Kubuka pintu sembari memanggil ibu. Tak ada jawaban, seperti ia sedang berada di kamar.

Tok! Tok!

"Bu," panggilku, berdiri di depan kamarnya.

"Bentar," sahutnya.

Pintu terbuka, asap berbau kemenyan mengepul ke luar. "Nih jimatnya," ucapku seraya menyerahkan jimat.

Ibu melirik jimat di tanganku, "Buang aja, Ai. Tadi ibu udah bikin baru."

"Lah kok gitu? Katanya gak bisa bikin baru. Gimana sih?" protesku, kesal.

"Tadi si Otong udah pulang ke rumah. Jadi ibu tinggal masukin aja ke jimat baru."

"Kenapa ibu gak bilang?"

"Bukannya kamu yang nyuruh si Otong pulang?"

"Iya, sih."

"Yaudah, berarti masalah selesai. Jimat itu sebenernya cuman benda biasa kalau gak ada isinya. Jadi yang paling penting itu nyari isinya. Masa gitu aja gak ngerti."

"Yaudah deh." Aku melempar jimat ke lantai lalu pergi ke kamar. Perjuanganku dan Bimo jadi sia-sia.

Kuambil ponsel di dalam tas, melihat sudah banyak notifikasi pesan di grup WhatsApp. Bimo sudah menceritakan semua, menciptakan gelombang protes dari teman yang lain.

[parah gua makan iler Pocong!] @handeka

[Gua udah curiga! Biasanya sambelnya emang gak enak] @reno

[Emang parah si Idan] @bimo terus mengompori.

[Berisik lu pada!] Aku pun kesal dengan masalah per-jimat-an ini. Kulempar ponsel ke kasur, lalu mengambil handuk dan pergi mandi.

"Ai!" panggil Ibu.

"Apa, Bu?" sahutku sambil membasuh tubuh.

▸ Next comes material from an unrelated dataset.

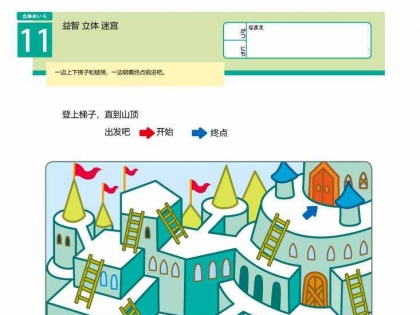 幼儿益智迷宫（五）立体空间，15页PDF可打印 立体迷宫 亲子游戏 广饶论坛中小学教育智慧平台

"Ibu mau ke luar sebentar, nanti kalau ada tamu, jimatnya ada di atas meja."

"Oke, Bu!"

"Jangan sampe salah lagi!"

"Aman."

Aku melanjutkan mandi. Setelah itu kembali ke kamar. Ponsel masih terus berbunyi, obrolan di grup WhatsApp masih belum selesai juga. Aku bisukan notifikasi WhatsApp, lalu bermain game di ponsel.

Tok! Tok!

Ada yang mengetuk pintu kamar. "Bu?" teriakku, dengan mata masih fokus ke layar ponsel.

Kriet!

Pintu terbuka, sontak aku menoleh. Tak ada siapapun di sana. "Jangan jail deh! Ntar gua laporin ibu!" Kejadian seperti ini sudah sangat biasa di rumahku. Paling sebentar lagi jendela yang diketuk.

Tuk! Tuk!

Bunyi jendela diketuk. Tuhkan! Sudah pasti ini ulah si Bobi alias Botak Biadab alias tuyul peliharan ibu. Ia memang lumayan jahil. "Pergi, Bob. Jangan ganggu gua!" ucapku. Sosok anak kecil berkepala botak dengan pakaian compang-camping muncul dari balik jendela. Ia berdiri menghadapku lalu tersenyum. Aku meliriknya, "Lu tuh jelek! Kagak usah senyum-senyum."

"Aidan jahat!" Bobi berlari ke arah pintu lalu menghilang.

Tok! Tok!

"Dibilang jangan ganggu!" omelku.

"Bukan saya!" sahut suara entah dari mana.

Tok! Tok!

Aku bangkit lalu mengintip ke luar. "Siapa?" teriakku.

"Pak RT!" sahut suara dari luar.

Bergegas aku membuka pintu. "Ada apa Pak RT?"

"Ibu ada?" tanyanya.

"Gak ada, lagi ke luar."

"Oh, dia nitip sesuatu, gak?"

"Nitip apaan?"

"Jimat," ucapnya dengan suara pelan.

"Oh itu pesenan Pak RT!" Aku sengaja meninggikan suara. Ia malah mendorong tubuhku ke dalam rumah.

"Jangan kenceng-kenceng ngomongnya!" omelnya.

"Siap, Pak RT! Bentar saya ambil JIMAT-nya dulu." Aku pergi ke kamar ibu, lalu mengambil jimat yang tergeletak di atas meja. "Ini, Pak. Jimat penglarisnya."

Pak RT terlihat cemberut mendengar perkataanku yang penuh penekanan. "Ini uanganya." Ia menyerahkan sejumlah uang.

"Berapa ini, Pak?" tanyaku.

"Itung aja sendiri. Bilang ke ibu, makasih." Ia langsung pergi ke luar rumah dengan langkah terburu-buru. Kuhitung uang pemberiannya, total lima juta rupiah. Ternyata enak juga jadi dukun. Hanya jualan pocong bisa dapat uang sebanyak ini.

"Tong. Tong. Ternyata harga diri lu mahal juga," batinku.